• WHAT THIS TASK INVOLVES: Edit the data from the line containing "Is the speed reduction at a subject vehicle speed of 35" through the line containing "What is the 1戸あたりの飼養頭数", replacing "vehicle" with "car" and leaving everything else unchanged; omit the pictures from your answer.

-- RECORDED INFORMATION follows --

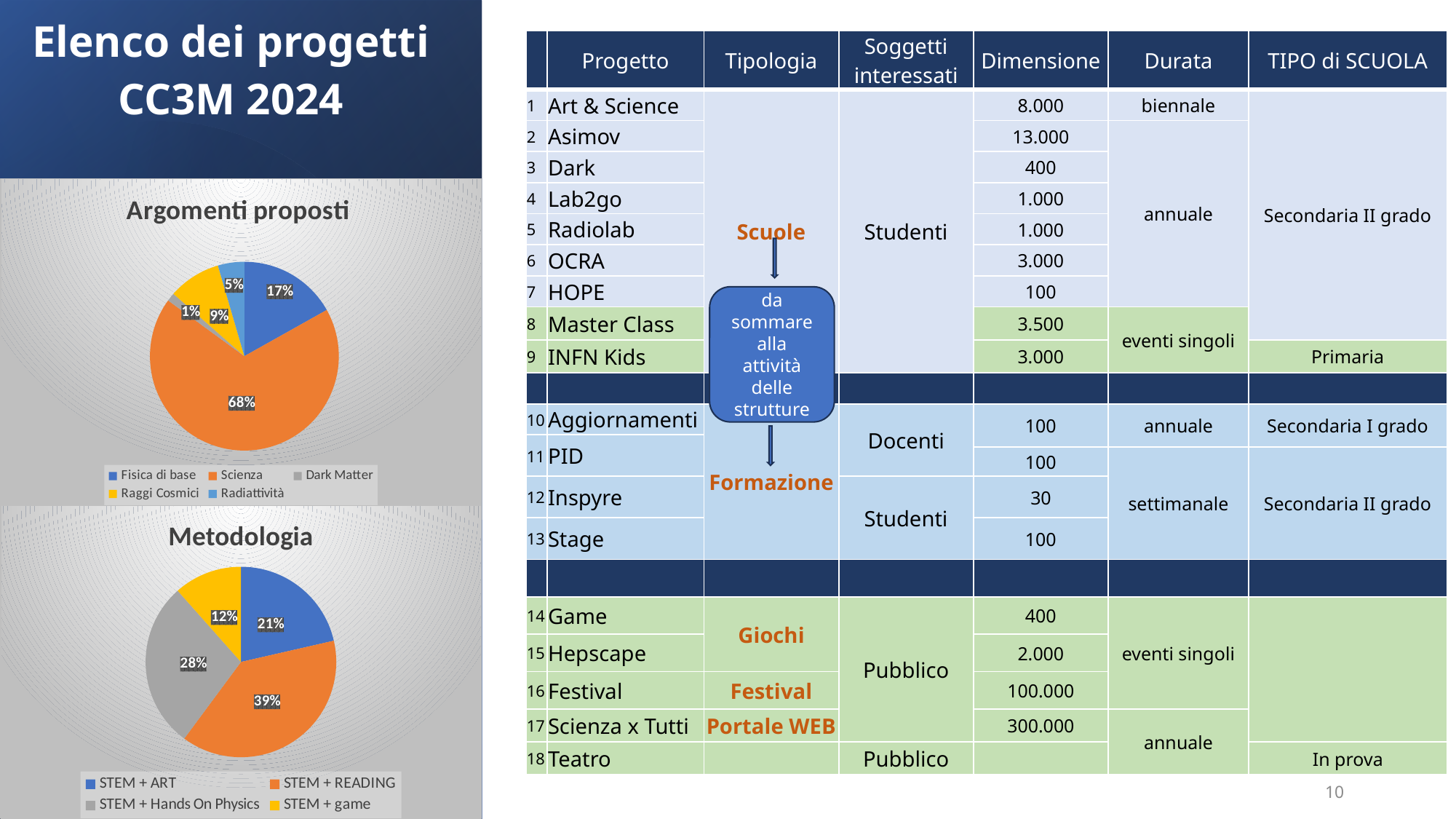
In the 'Metodologia' chart, which category has the smallest share? STEM + game In the 'Argomenti proposti' chart, which category has the largest share? Scienza In the 'Metodologia' chart, what share does STEM + Hands On Physics have? 28% In the 'Argomenti proposti' chart, how many categories does the legend list? 5 What kind of chart is the 'Metodologia' chart? pie chart In the 'Metodologia' chart, what is the difference between the shares of STEM + READING and STEM + ART? 18% In the 'Metodologia' chart, which is larger: STEM + ART or STEM + game? STEM + ART In the 'Argomenti proposti' chart, what share does Scienza have? 68% In the 'Argomenti proposti' chart, what is the difference between the shares of Raggi Cosmici and Radiattività? 4% In the 'Argomenti proposti' chart, what share does Fisica di base have? 17% In the 'Metodologia' chart, what share does STEM + READING have? 39% In the 'Argomenti proposti' chart, which category has the smallest share? Dark Matter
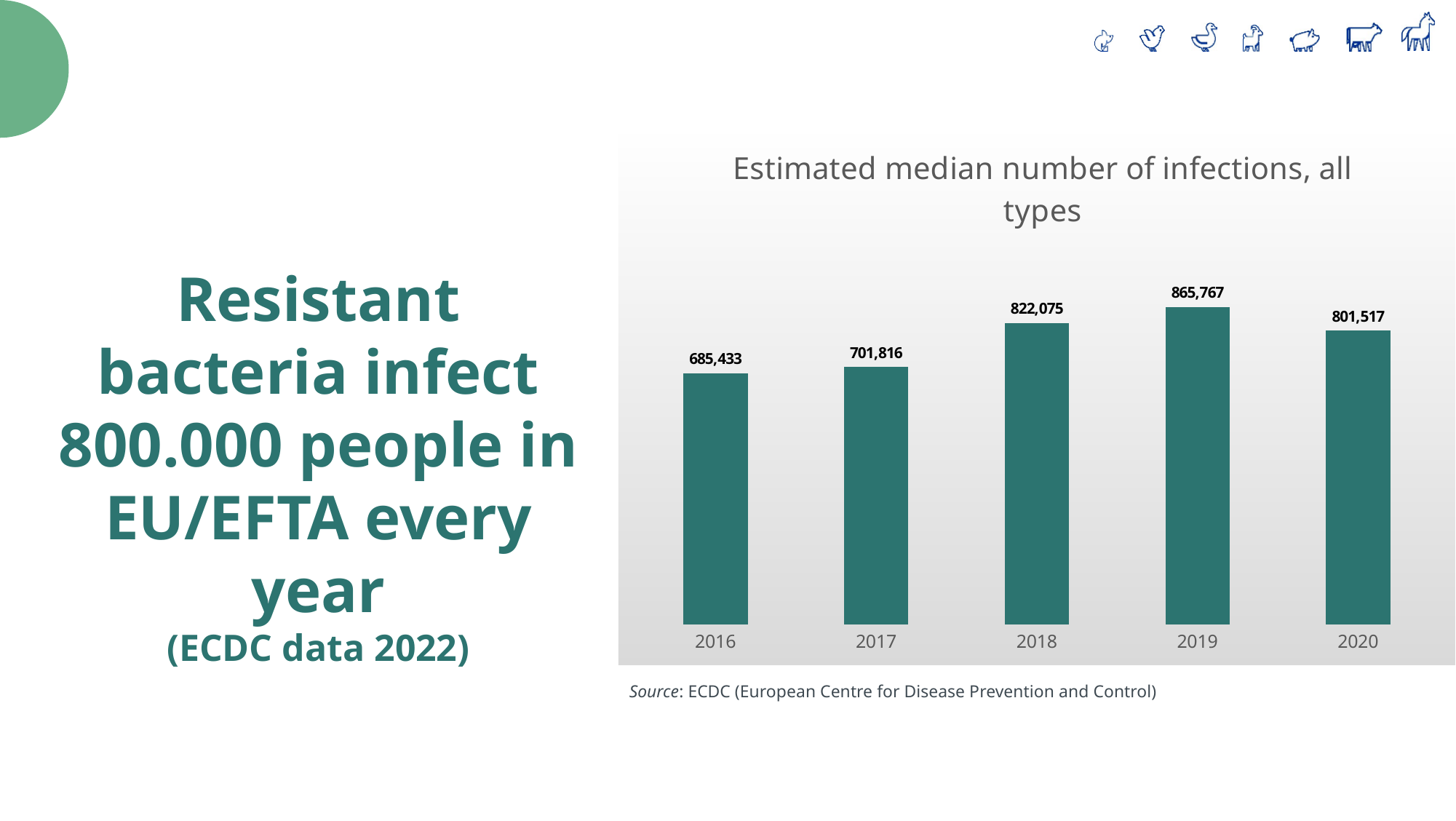
What is the estimated median number of infections for 2016? 685,433 Which year has a larger value, 2017 or 2020? 2020 What is the title of the chart? Estimated median number of infections, all types Which year has the lowest estimated median number of infections? 2016 Which year has the highest estimated median number of infections? 2019 Do the values rise or fall from 2016 to 2019? Rise How many years are shown on the chart? 5 What is the estimated median number of infections for 2020? 801,517 What is the difference between the values for 2019 and 2018? 43,692 What kind of chart is shown on the slide? Bar chart What is the estimated median number of infections for 2018? 822,075 By how much did the estimated median number of infections fall from 2019 to 2020? 64,250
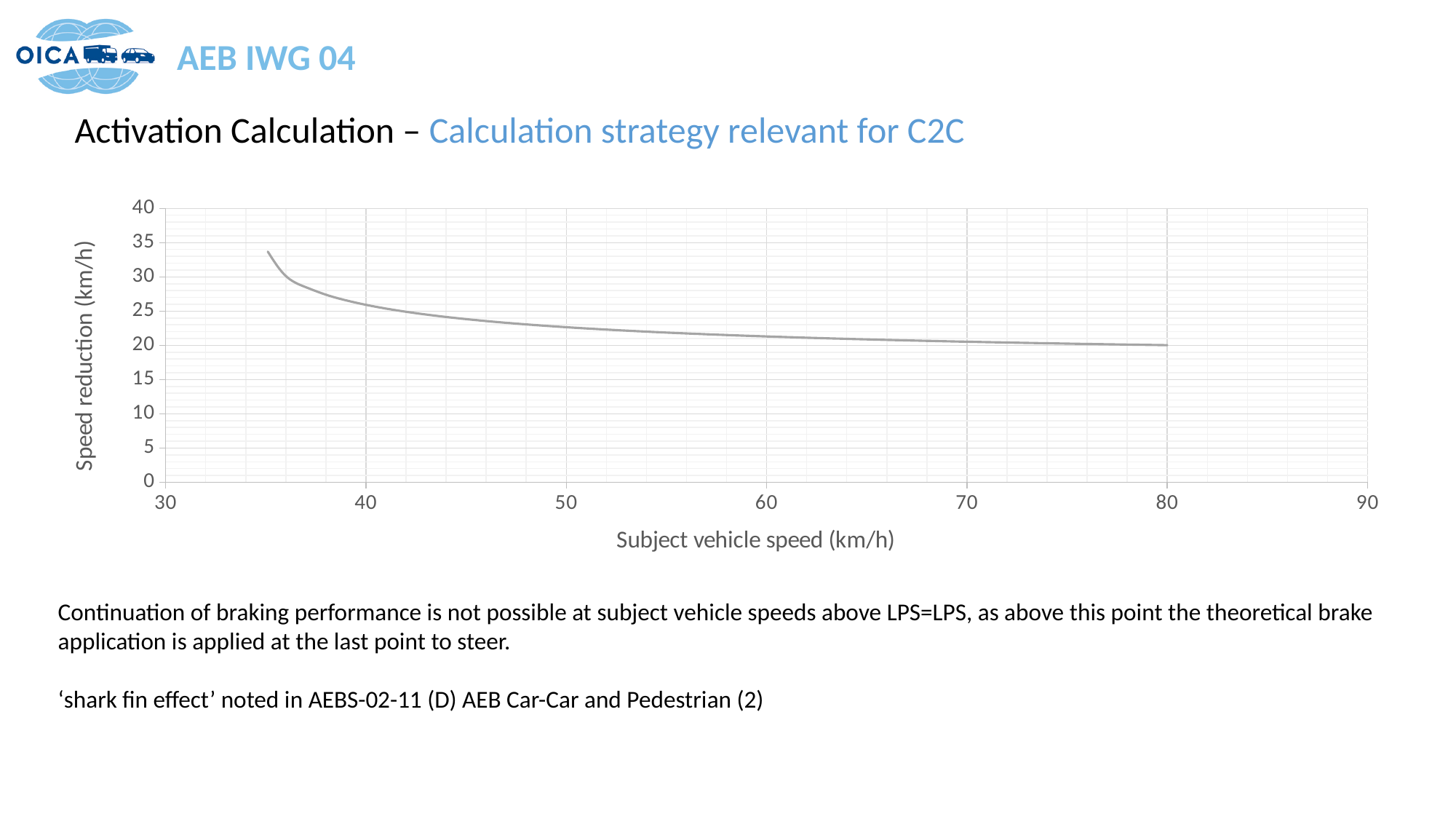
Is the speed reduction at a subject vehicle speed of 35 km/h greater or less than 30 km/h? greater What is the title of the y axis? Speed reduction (km/h) What kind of chart is shown on the slide? line chart What is the title of the x axis? Subject vehicle speed (km/h) Is the speed reduction at a subject vehicle speed of 80 km/h greater or less than 25 km/h? less Is the speed reduction at a subject vehicle speed of 50 km/h greater or less than 20 km/h? greater Which subject vehicle speed has the higher speed reduction, 40 km/h or 70 km/h? 40 km/h Does the speed reduction rise or fall as subject vehicle speed increases along the x axis? fall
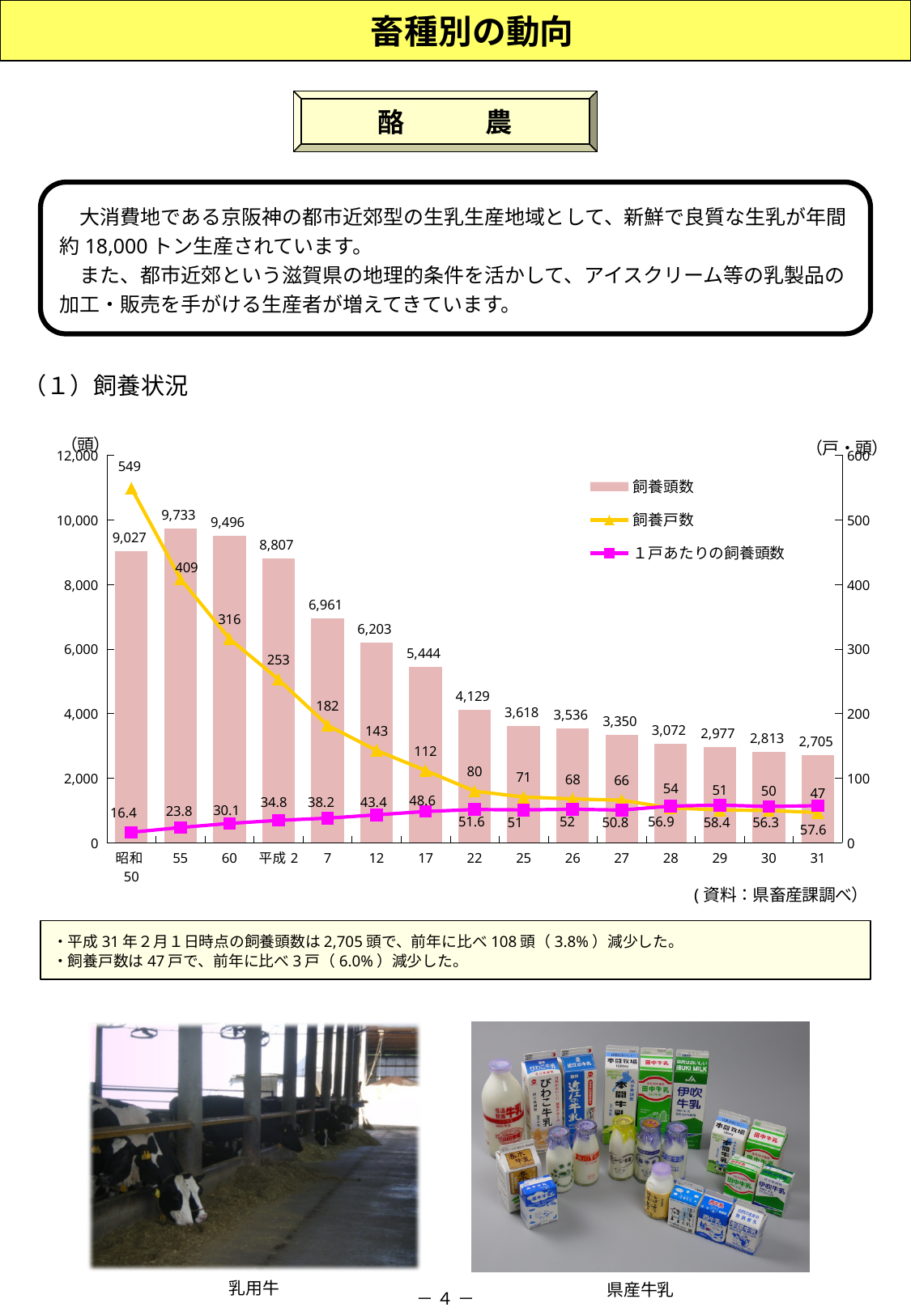
What is the 1戸あたりの飼養頭数 (head per household) for 平成29? 58.4 What is the 飼養戸数 (number of households) for 昭和50? 549 Is the 飼養頭数 for 平成7 greater or less than 6,000? greater In which year is the 飼養戸数 lowest? 31 (平成31) What is the 飼養頭数 (number of head) for 平成31? 2,705 How many series does the legend list? 3 In which year is the 飼養頭数 highest? 55 (昭和55) What is the difference in 飼養頭数 between 平成30 and 平成31? 108 How many years (categories) are shown on the x axis? 15 Which is larger, the 飼養頭数 for 平成25 or for 平成26? 平成25 What kind of chart is used to show the 飼養頭数 series? bar chart Does the 飼養戸数 series rise or fall from 昭和50 to 平成31? fall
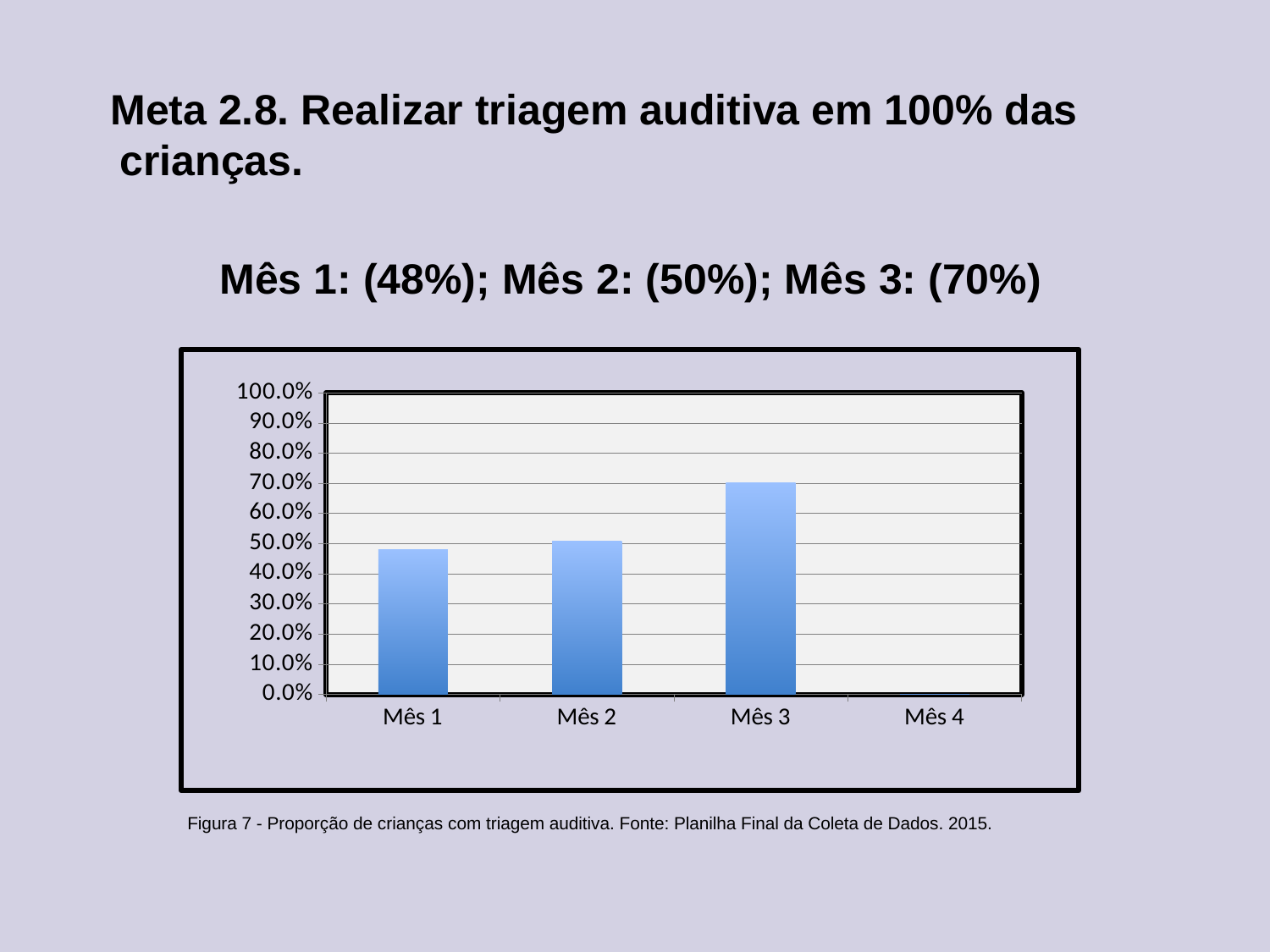
Which month has the tallest bar in the chart? Mês 3 What is the value for Mês 2? 50% What figure number is given in the caption below the chart? Figura 7 What is the highest value shown on the y axis of the chart? 100.0% Do the values rise or fall from Mês 1 to Mês 3? rise What is the value for Mês 1? 48% How many month categories are shown on the x axis of the chart? 4 What is the difference between the values for Mês 3 and Mês 1? 22% Is the value for Mês 3 greater or less than 60.0%? greater Which is larger, the value for Mês 2 or the value for Mês 3? Mês 3 What is the value for Mês 3? 70% What kind of chart is shown on the slide? bar chart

-- RECORDED INFORMATION concluded --

• REPLY TO THE EXERCISE:
Is the speed reduction at a subject car speed of 35 km/h greater or less than 30 km/h? greater What is the title of the y axis? Speed reduction (km/h) What kind of chart is shown on the slide? line chart What is the title of the x axis? Subject car speed (km/h) Is the speed reduction at a subject car speed of 80 km/h greater or less than 25 km/h? less Is the speed reduction at a subject car speed of 50 km/h greater or less than 20 km/h? greater Which subject car speed has the higher speed reduction, 40 km/h or 70 km/h? 40 km/h Does the speed reduction rise or fall as subject car speed increases along the x axis? fall
What is the 1戸あたりの飼養頭数 (head per household) for 平成29? 58.4 What is the 飼養戸数 (number of households) for 昭和50? 549 Is the 飼養頭数 for 平成7 greater or less than 6,000? greater In which year is the 飼養戸数 lowest? 31 (平成31) What is the 飼養頭数 (number of head) for 平成31? 2,705 How many series does the legend list? 3 In which year is the 飼養頭数 highest? 55 (昭和55) What is the difference in 飼養頭数 between 平成30 and 平成31? 108 How many years (categories) are shown on the x axis? 15 Which is larger, the 飼養頭数 for 平成25 or for 平成26? 平成25 What kind of chart is used to show the 飼養頭数 series? bar chart Does the 飼養戸数 series rise or fall from 昭和50 to 平成31? fall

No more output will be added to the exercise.